Nice rock scramble to the summit.
Glacier between Hohsaas ans the ridge do stille have some minor crevasses though.
Climbed the normal route from the Weissmieshutte. Unfortunately, on the way down the mountain I dropped my GoPro. It was attached to my helmet, which I took off because my hair got stuck in it. I sat down and grabbed a bar to eat and while doing that I ticket my helmet of my lap and it started tumbling down the mountain to the left side of the ridge towards the snowfield/glacier. But I couldn't spot in anywhere. So in case anybody ever finds it attached to an orange BD helmet, hit me up! It probably didn't survive the fall, but it contains some footage of my first alpine climb...
Climbed the normal route from Hohsaas solo.
Had a wonderful week of great weather. Climbed from Wiessmiss hut with Brad and Hamish
Easy climb from Weissmieshütte. 3,5 hrs up, 2,5 hrs down to the hut.
Fast solo climb from the Weissmies Hütte. West ridge all the way up (2:45). West ridge + Lagginhorn glacier (no crevasses) down (2:15). Perfect conditions, clear skies, not that much wind, hardly any ice near the summit (crampons not used). Views were great. Easiest 4.000'er I have climbed after Breithorn. Monster-trotti down from Kreuzboden :)
Route: Weissmieshutten - West Ridge - Lagginhorn - West Ridge, Kreuzboden
Great day. Easy, but nice climbing on the West Ridge. After the rocks over the (steeper) snowflank to the summit. I found this last part more difficult compared to other PD graded 3- and 4000ers.
The last climb of the summer. Easy ridge climb can be delicate under icy conditions.
Via the Fletchhorn we climbed the North-West rigde of the Lagginhorn. Conditions were super! nice sunny weather and the snow was froozen so easy walking and great climbing on the ridge.
Climbed with Mark again. Almost all other parties had already left the hut by the time we got going, some to the Weissmiess, others to the Lagginhorn. The only other twosome that left after us passed us quickly. Since the weather was fine, we were in no hurry today. The route turned out to be easier than we had expected, and despite the bit of snow on the ridge we never felt the need to rope up.
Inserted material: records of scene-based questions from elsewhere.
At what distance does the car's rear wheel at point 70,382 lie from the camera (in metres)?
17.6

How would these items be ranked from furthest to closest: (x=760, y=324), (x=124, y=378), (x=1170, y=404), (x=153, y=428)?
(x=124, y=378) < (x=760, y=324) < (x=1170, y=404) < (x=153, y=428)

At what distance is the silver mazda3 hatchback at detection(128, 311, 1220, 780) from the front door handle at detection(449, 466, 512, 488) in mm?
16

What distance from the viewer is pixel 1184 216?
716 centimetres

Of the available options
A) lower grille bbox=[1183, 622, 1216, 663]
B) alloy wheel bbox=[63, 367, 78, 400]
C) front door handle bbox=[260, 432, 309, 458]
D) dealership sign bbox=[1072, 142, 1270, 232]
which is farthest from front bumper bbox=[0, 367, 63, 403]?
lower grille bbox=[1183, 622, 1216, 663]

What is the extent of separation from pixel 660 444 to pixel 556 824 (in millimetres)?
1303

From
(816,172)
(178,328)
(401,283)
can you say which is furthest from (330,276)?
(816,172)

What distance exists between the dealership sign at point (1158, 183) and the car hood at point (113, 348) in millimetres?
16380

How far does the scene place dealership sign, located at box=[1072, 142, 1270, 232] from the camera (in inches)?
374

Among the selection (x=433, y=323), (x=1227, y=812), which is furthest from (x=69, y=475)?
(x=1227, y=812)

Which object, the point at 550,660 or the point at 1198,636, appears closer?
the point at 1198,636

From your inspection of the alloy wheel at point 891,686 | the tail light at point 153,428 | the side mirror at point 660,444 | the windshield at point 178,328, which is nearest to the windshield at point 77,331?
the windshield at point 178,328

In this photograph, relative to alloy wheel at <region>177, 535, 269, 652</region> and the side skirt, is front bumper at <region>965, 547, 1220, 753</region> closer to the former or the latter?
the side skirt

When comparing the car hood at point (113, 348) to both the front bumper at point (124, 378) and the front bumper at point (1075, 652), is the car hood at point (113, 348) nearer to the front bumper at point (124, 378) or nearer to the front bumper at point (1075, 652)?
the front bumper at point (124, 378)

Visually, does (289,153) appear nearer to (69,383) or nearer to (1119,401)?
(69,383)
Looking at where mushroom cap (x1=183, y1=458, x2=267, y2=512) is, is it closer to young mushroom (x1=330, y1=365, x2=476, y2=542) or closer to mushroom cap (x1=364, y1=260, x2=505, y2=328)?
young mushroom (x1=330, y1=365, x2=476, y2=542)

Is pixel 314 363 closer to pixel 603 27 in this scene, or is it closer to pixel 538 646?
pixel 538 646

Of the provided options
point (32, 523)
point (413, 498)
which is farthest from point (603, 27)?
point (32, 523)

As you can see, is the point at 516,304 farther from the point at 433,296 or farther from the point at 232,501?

We passed many parties again on the descent. Some seemed to have spent their energy on the way up, others appeared to be a bit unsure on the snow covered ridge.
As it was, we had no problem getting back to Hohsaas in time to catch the cable car back to the valley. It had been a fine climb.
3rd climb with rgg (from Hohsaas) and a great day out - just slightly marred by extortionate prices in swiss mountain hut (nightly rate nearly double Italien & French rates thus far - and 8 euro for a liter of water - ???!!!).
But the mountain was great - with superb mixed climbing/scrambling above the slightly laborious lower part - and what a great little summit! Enjoyed looking across at Weissmies, which I climbed 3 years ago.
Huffed and puffed but no technical difficulties. Cramponed the last 100m due to snowfield. Lovely view from the top. Maybe Wiessmess next year
easy, perfect conditions
The normal route was a very enjoyable climb with nice rock scrambling along the ridge.
Great day climb! Started at 8:15 AM after gondola rides from Saas Grund, in the company of my sons Christoph & Alexander and our Zermatt guides. The rather long rock climbing included easy scrambling from the pass and more airy pitches closer to the summit.
Overall a very enjoyable climb if one excludes the VERY LONG normal route descent over snow and interminable rocky paths leading back to the Hohsaas hut (situated next to the gondola). We completed the descent just a few days after the tragic accident which took the lives of 5 climbers who fell after slipping on the upper snow fields.
Climbed this mountain one day after the terrible accident that killed 5 German climbers. The whole second half of the ridge is still in snow. Despite being noted as an 'easy' 4000er and the quotation of PD, I found the hard snow and steepness of the ridge not to be underestimated. Nice views.
My climbing partner made a solo tour over Sengchuppa/Fletschorn and north rigde to Laginhorn. As a surprise I raced from Hohsaas to the summit. To bad he reached the summit before me...
My first 4000er! Great weather that day. Climbed along the west ridge avoiding the glacier. Fantastic view from the top, but I could not enjoy for a long time. I was among the first 5 people on the summit and I had to leave soon to avoid the traffic jam that would have obviously followed. All my way down I heard the word "stein" (stone) and I was happy to be far away. Descending I took the route over the almost harmless glacier. The way down to Saas Grund is very long and is not only descent but also mild ascent. But the beer in Camping Mischabel and the company of a nice couple from Catalonia that evening was very nice. Perfect conditions and perfect day!